Whitlow protested, in an “I’m an eminently reasonable guy” way: “But nothing’s going to be denigrated by trying to upgrade the library, make it into a world-class institution. We need to expand in different directions.” He shrugged. “I know it’s not a popular perspective, but I have high hopes that my approach will work. The Shrewsbury family left a very generous endowment, which showed tremendous foresight, but even though it was well invested, it doesn’t measure up to what our goals are today—”
I silently wondered what would make an already superb collection “world class.” It sounded like a vague bit of business-speak, to me. “How are you going to raise the money?” I asked.
Whitlow didn’t even blink. “There will of course be an appeal to our more forward-minded donors, but there will also be a reorganization of the staff and some selective, prioritized deaccessioning.”
My jaw dropped. “You mean you’re going to sell some of the holdings?”
Whitlow put up his hand to forestall my reaction. “Cut away some of the deadwood, streamline the collections, focus on the first editions, the best-known writers, the most important material.”
I paused thinking that, depending on his definition of the best material, Madam Chandler’s journal might be culled, sold off who knows where.
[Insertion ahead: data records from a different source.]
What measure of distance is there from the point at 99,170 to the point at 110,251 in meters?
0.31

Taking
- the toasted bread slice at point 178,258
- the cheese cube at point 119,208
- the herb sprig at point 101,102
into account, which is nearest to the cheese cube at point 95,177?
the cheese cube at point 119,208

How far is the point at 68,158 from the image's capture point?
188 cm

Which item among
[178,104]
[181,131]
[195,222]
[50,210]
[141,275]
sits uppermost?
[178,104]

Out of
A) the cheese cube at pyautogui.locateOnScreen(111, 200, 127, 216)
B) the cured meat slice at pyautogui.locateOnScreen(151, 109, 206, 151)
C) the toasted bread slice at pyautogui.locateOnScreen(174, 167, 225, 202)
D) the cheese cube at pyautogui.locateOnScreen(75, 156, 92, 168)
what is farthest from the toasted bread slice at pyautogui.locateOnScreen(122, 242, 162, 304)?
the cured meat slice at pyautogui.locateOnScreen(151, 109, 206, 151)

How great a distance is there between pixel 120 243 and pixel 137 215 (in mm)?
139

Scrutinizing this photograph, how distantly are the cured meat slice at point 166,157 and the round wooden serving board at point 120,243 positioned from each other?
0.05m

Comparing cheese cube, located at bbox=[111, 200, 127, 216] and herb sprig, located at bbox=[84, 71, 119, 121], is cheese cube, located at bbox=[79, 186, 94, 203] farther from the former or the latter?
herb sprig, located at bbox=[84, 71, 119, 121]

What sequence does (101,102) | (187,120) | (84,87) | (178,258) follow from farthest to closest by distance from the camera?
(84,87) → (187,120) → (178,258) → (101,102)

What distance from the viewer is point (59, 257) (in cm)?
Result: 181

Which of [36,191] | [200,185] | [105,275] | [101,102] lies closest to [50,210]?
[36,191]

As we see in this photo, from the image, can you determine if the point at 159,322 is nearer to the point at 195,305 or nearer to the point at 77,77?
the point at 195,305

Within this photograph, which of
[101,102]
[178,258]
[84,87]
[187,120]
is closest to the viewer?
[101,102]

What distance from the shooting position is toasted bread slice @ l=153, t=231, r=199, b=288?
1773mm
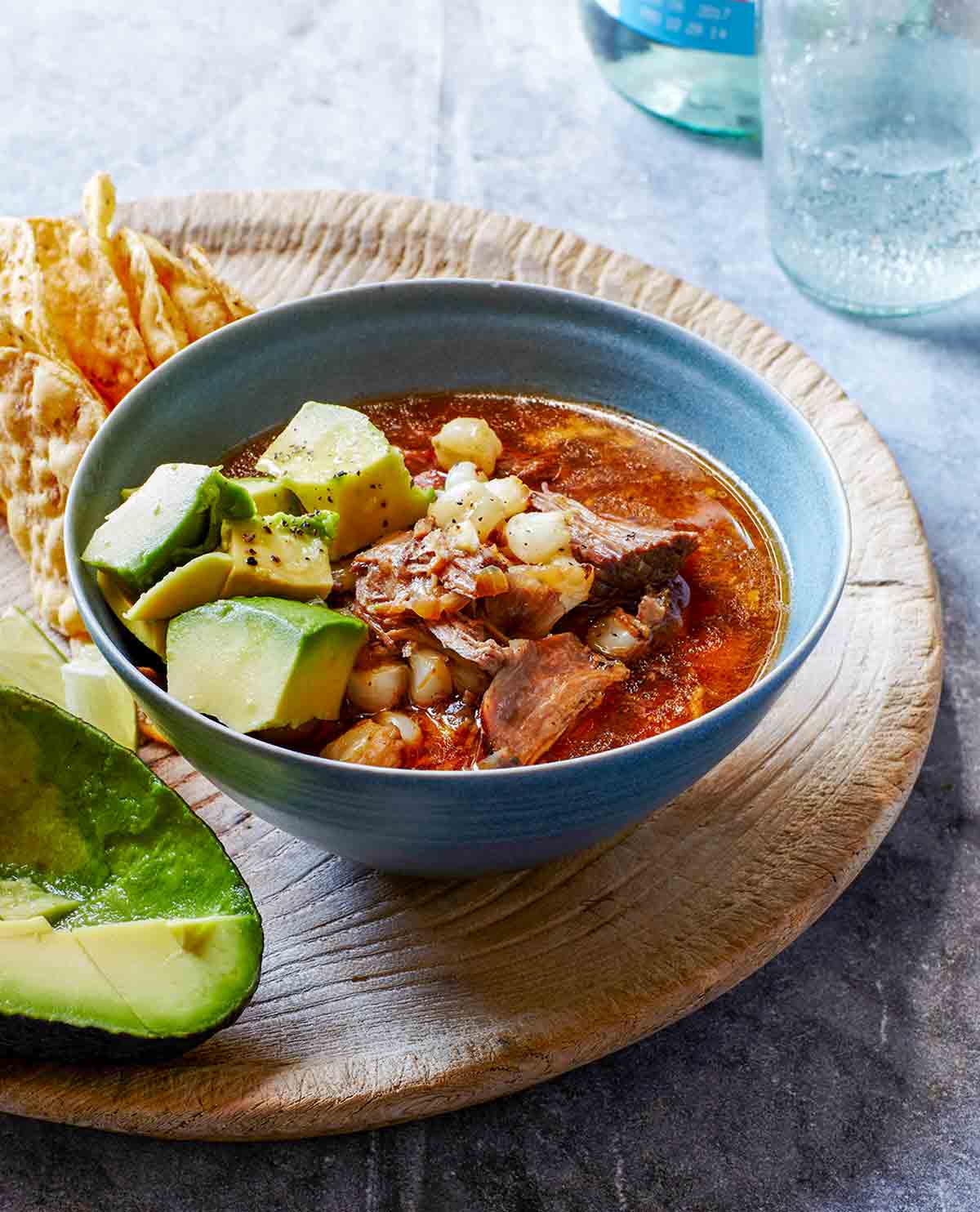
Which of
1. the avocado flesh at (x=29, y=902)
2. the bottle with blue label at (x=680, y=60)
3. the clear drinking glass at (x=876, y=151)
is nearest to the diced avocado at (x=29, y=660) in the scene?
the avocado flesh at (x=29, y=902)

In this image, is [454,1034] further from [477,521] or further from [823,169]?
[823,169]

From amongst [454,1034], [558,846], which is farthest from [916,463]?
[454,1034]

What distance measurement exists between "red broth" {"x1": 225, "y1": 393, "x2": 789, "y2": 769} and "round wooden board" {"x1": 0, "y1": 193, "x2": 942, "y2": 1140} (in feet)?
0.72

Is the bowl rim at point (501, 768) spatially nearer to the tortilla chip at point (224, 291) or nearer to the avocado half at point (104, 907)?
the avocado half at point (104, 907)

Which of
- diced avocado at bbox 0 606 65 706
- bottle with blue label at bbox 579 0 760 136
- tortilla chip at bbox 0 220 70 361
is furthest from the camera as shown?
bottle with blue label at bbox 579 0 760 136

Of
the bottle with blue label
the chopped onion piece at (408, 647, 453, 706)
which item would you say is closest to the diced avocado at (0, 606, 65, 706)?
the chopped onion piece at (408, 647, 453, 706)

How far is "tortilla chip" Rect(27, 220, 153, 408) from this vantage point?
8.09 feet

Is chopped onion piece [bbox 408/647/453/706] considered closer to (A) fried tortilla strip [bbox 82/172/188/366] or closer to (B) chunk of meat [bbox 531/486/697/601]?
(B) chunk of meat [bbox 531/486/697/601]

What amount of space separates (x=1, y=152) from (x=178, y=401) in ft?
6.23

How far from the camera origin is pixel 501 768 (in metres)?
1.81

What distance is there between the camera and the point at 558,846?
1.84 meters

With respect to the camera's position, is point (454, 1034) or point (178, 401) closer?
point (454, 1034)

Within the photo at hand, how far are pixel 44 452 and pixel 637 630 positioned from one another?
104 cm

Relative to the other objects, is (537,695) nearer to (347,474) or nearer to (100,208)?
(347,474)
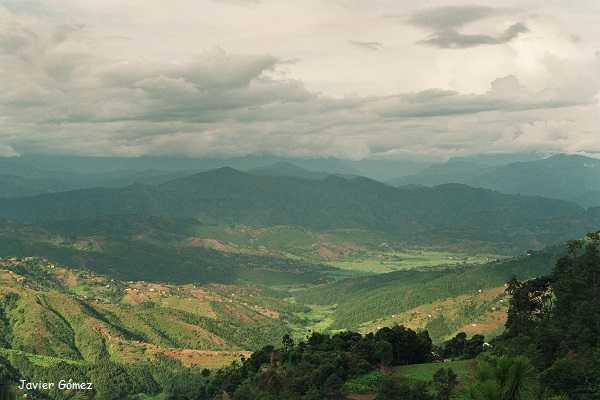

I thought about how it was often that the documents that seemed the least important told us the most; how things like receipts, family photographs, and keepsakes stuffed into boxes best revealed what life was like for ordinary folk. Even a woman like Margaret, who was part of the elite, would have been invisible if it hadn’t been for her diary.
Mr. Whitlow frowned again but spoke pleasantly enough. “Look, I can see by your face that you come down on the ‘conservative side—’”
I jumped in. “I would say ‘preservationist.’”
“Okay, fine. But you don’t keep every little scrap of everything you come across in your daily existence do you?”
“I’m not a repository. Shrewsbury is.”
“Point taken.” Mr. Whitlow leaned back in his chair. “But then you have to agree that every collection needs a periodical reexamination, to decide where not only the strengths are, but where the weaknesses are too. Our goal is to improve the collections. How can you be against that?”
“I’m not against improving the collections,” I said. I put aside the fruit cup I had been enjoying so much just a minute ago; my stomach felt a little upset. “I just think it is not a simple thing to deaccession materials from one of the best collections in the world. I’m just against recklessly applying what might be a sound idea in business to something as…organic as a library or a museum collection, without it suffering for it.”